Low-dose aspirin triggers 15-epi-LXA₄ in skin blisters in humans (75 mg aspirin daily/10 days) to reduce PMN infiltration [28]. In a randomized controlled study of 128 healthy volunteers, low-dose aspirin (8 weeks daily, 81 mg) increased plasma 15-epi-LXA₄. Low-dose aspirin thus enhances production of aspirin-triggering mediators in humans while inhibiting thromboxane, giving a net change [38] favorable for pro-resolution, where distinct resolution-phenotypes emerged [39, 40].

4. Microparticles and New Players in Local SPM Biosynthesis

Microparticles (MP) are membrane-derived vesicles produced by a range of cell types and contribute to human pathologies. MP from self-resolving exudates display anti-inflammatory and proresolving capacity [41]. Resolution-MP enhance efferocytosis [41, 42] and carry pro-resolving signals including hydroxy-SPM-precursors esterified in phospholipids [41]. Secretory PLA₂ (sPLA₂) releases these precursors from MP for conversion by leukocytes [41, 42]. Since nanomedicines are of wide interest [43], we used resolution-MP and their ability to shorten R_i in mouse peritonitis as a basis for biomimicry to construct humanized nanoparticles containing LXA₄ analog or AT-RvD1 [41]. These nano-proresolving medicines (NPRM) carrying SPM or SPM-analogs, enhance wound healing of human keratinocytes and are protective in a mouse model of temporomandibular joint disease [41]. There are currently limited treatments for TMJ diseases, and importantly NPRM display reduced nanotoxicity. Along these lines, NPRM containing a novel lipoxin analog (benzo-lipoxin A₄, bLXA₄) promote hard and soft tissue regeneration in periodontitis in the Hanford miniature pig. NPRM-bLXA₄ markedly reduces inflammatory cell infiltrate into chronic periodontal disease sites and increases new bone formation [44]. These findings offer a new therapeutic tissue-engineering approach for the treatment of chronic osteolytic inflammatory diseases.

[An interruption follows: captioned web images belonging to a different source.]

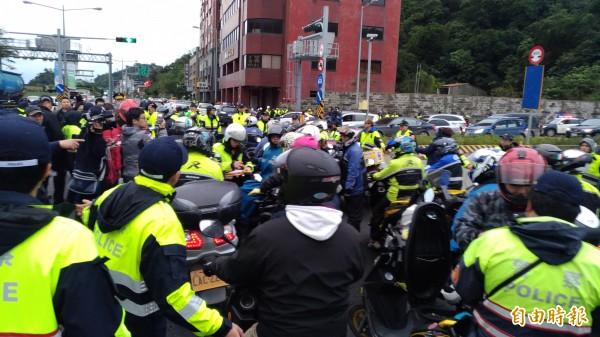 蘇花改今下午四點通車,有機車族不滿蘇花改禁行機車,在隧道口前方抗議。(記者張議晨攝)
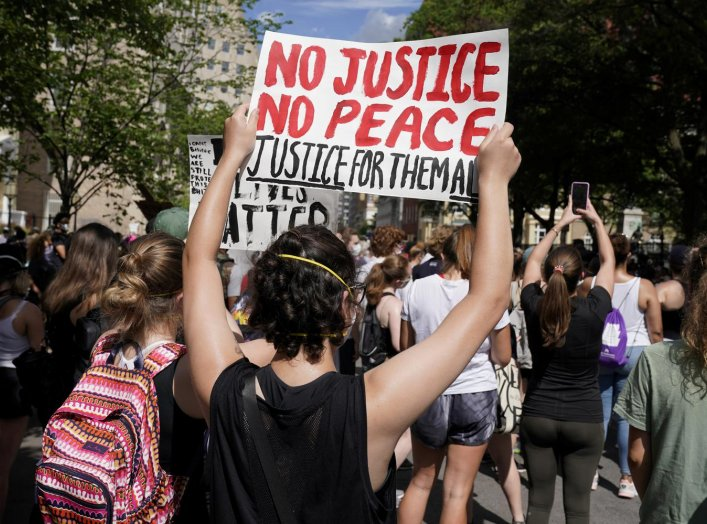 Demonstrators gather near the White House as protests against the death in Minneapolis police custody of George Floyd, continue in Washington, U.S., June 5, 2020. REUTERS/Joshua Roberts?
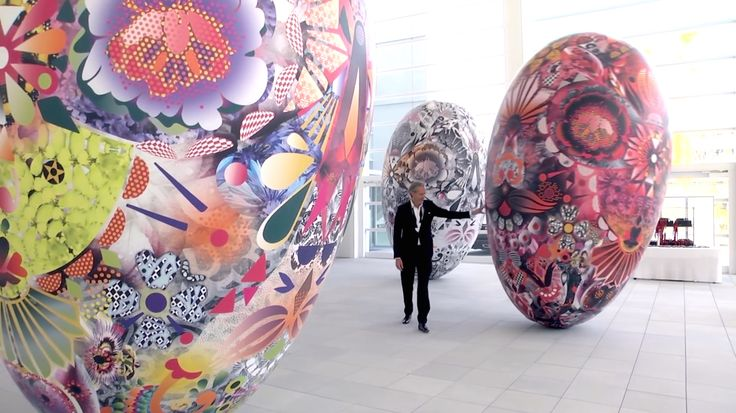 Marcel Wanders with his big balloons - Eurasian Garden at the Oita Prefectural Art Museum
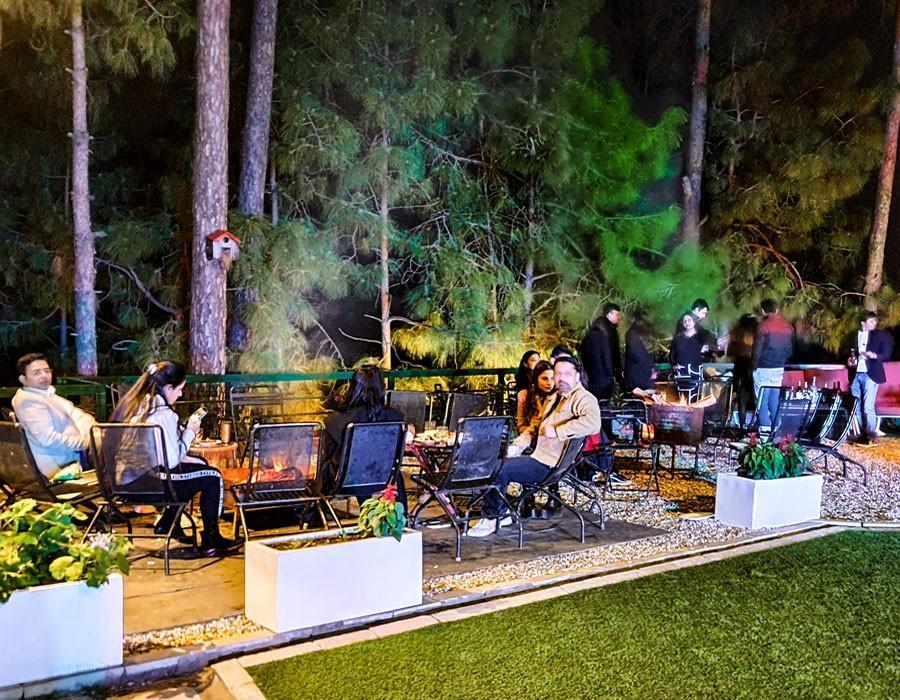 kasauli-hills-resort-cottage-rooms-resorts-hottels-villas-accommodation-celebration-bonfire-activities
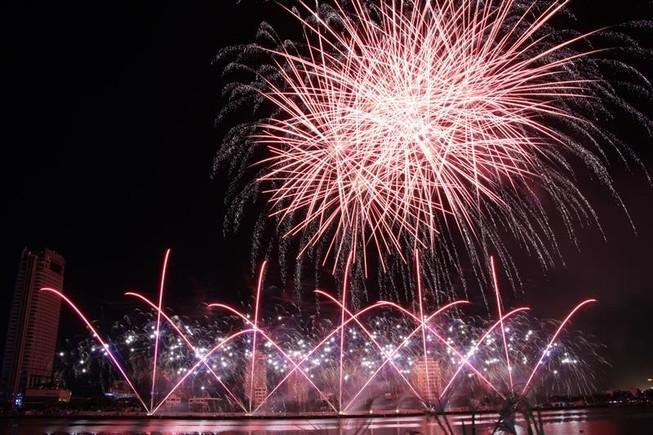 Kể chuyện ngư dân ra khơi bằng pháo hoa, Phần Lan vô địch DIFF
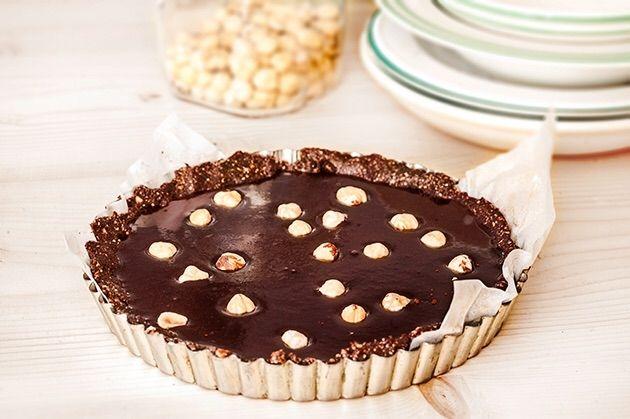 Δεν έχει να ζηλέψει σε τίποτα μια κανονική τάρτα. Πλούσια σοκολατένια γεύση, χωρίς ζάχαρη, χωρίς αβγά, χωρίς ψήσιμο, έτοιμη σε ελάχιστα λεπτά και πάνω απ όλα νηστίσιμη.
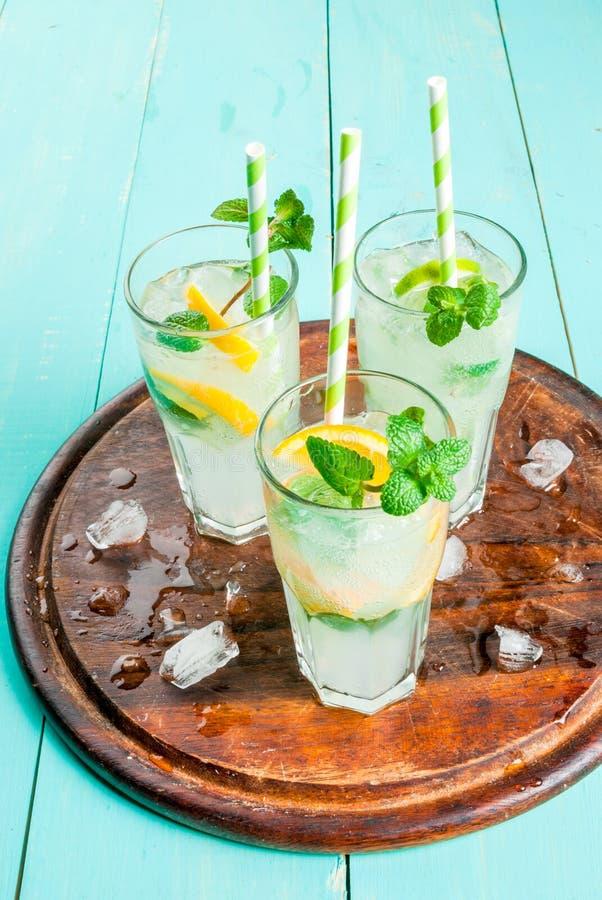 Seleção de cocktail de refrescamento do verão fotos de stock royalty free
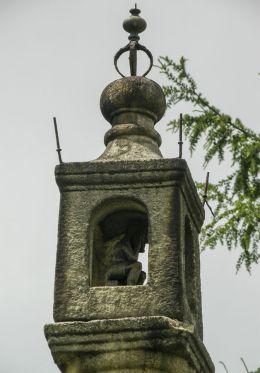 Kapliczka kolumnowa przydrożna z figurą Chrystusa Frasobliwego. Gilowice, powiat żywiecki.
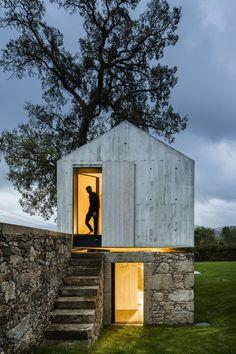 Fijn stukkie architectuur op een muur. AZO bouwde op de plek van een voormalige duiventil een bijgebouwtje met een kinderspeelplaats en een badgelegenheid.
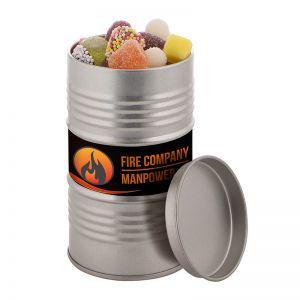Ölfass befüllt mit Fruchtgummi und Lakritze im Zuckermantel und mit Werbe-Etikett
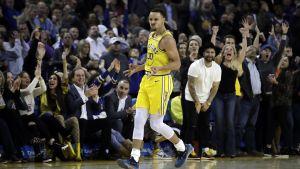 Curry y Durant lideran ataque de los Warrios ante Kings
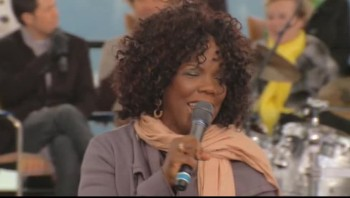 Lynda Randle, David Phelps and Reggie Smith - His Eye Is On the Sparrow [Live]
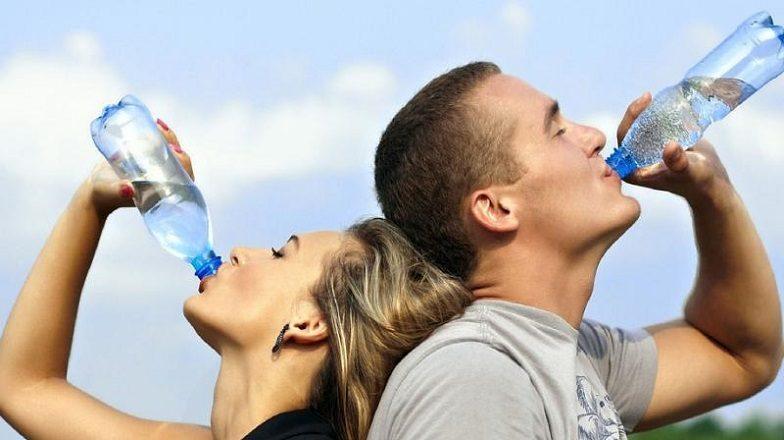 ¿Qué es la saliva? Es importante acudir a la clinica dental dra. herrero (Dentalarroque) en majadahonda para mantener la salud bucal sana y prevenir las enfermedades bucales.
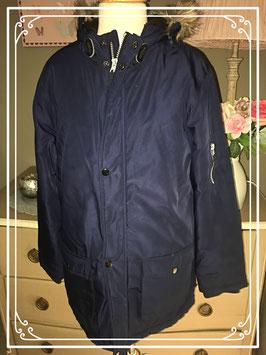 Donkerblauwe winterjas met capuchon van Rebel - maat 146-152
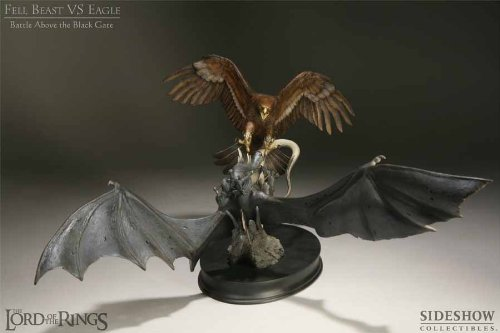 Polystone Diorama - Lord Of The Rings Fell Beast Vs Eagle Polystone Diorama Statue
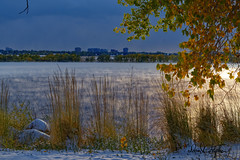 Fall Snow - At Cherry Creek Reservoir (dcstep) Tags: cherrycreekstatepark colorado usa cherrycreekreservoir cherrycreeklake aurora allrightsreserved copyright2019davidcstephens snow sonya7riii sonyfe100400mmf4556gmoss water fog steam leaves fall dxophotolab dsc4719dxo fallsnow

New microfluidic chambers that permit visualization of cell-cell interactions between leukocyte subpopulations (i.e. human PMN and monocytes) and distinguish phlogistic vs. nonphlogistic leukocyte behavior are ideal to screen SPM individually or incorporated within humanized NPRM [41, 45]. Single cell screening with microfluidic devices permits optimization for enriching MP with SPM and production of NPRM as well as viewing neutrophil-monocyte interactions [45] essential for appreciating signals used in the PMN-monocyte sequence (Figure 1).

Platelet-MP transfers its 12-LOX to mast cells for LX-biosynthesis [46] (see Figure 2, Panel B). Platelet-MP are taken up and enhance LXA₄ production, which reduces colitis in mice, suggesting that platelet-derived MP signal immune regulation via LXA₄ [46]. MP can also transfer substrate and intermediates to macrophages (MΦ) during efferocytosis enhancing SPM biosynthesis, demonstrated by transfer of deuterium label from precursors to labeled-SPM [42]. Myeloid cells at different stages display agonist- and phenotype-specific LM profiles. For example, human PMN from healthy peripheral blood produce predominantly LTB₄, while apoptotic PMN produce PGE₂, LXB₄ and RvE2 signals for resolution [42].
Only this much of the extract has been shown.